(RECORDS FOR PROCESSING begins)

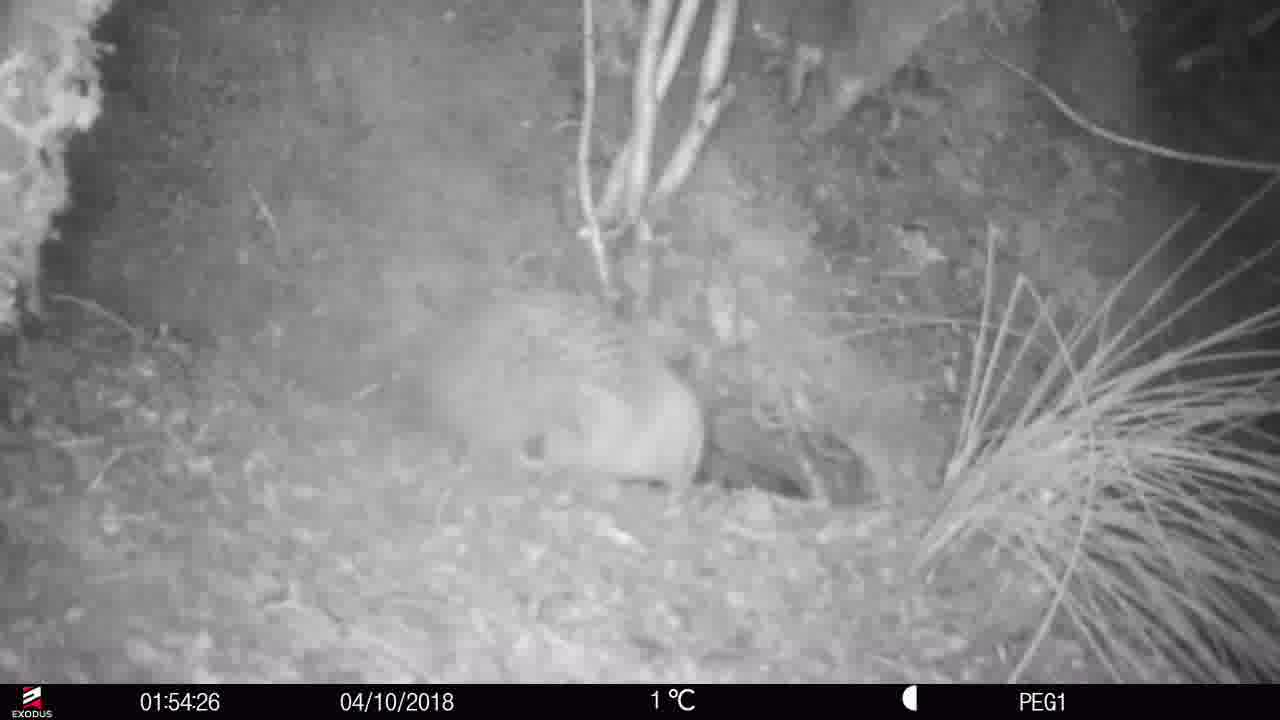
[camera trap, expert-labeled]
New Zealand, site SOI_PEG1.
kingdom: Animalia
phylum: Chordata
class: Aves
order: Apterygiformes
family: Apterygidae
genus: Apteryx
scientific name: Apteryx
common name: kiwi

(RECORDS FOR PROCESSING ends)

▸ **WHAT THE TASK REQUIRES**
Repeat the records above exactly, without pictures.

▸ **ANSWER BOX**
[camera trap, expert-labeled]
New Zealand, site SOI_PEG1.
kingdom: Animalia
phylum: Chordata
class: Aves
order: Apterygiformes
family: Apterygidae
genus: Apteryx
scientific name: Apteryx
common name: kiwi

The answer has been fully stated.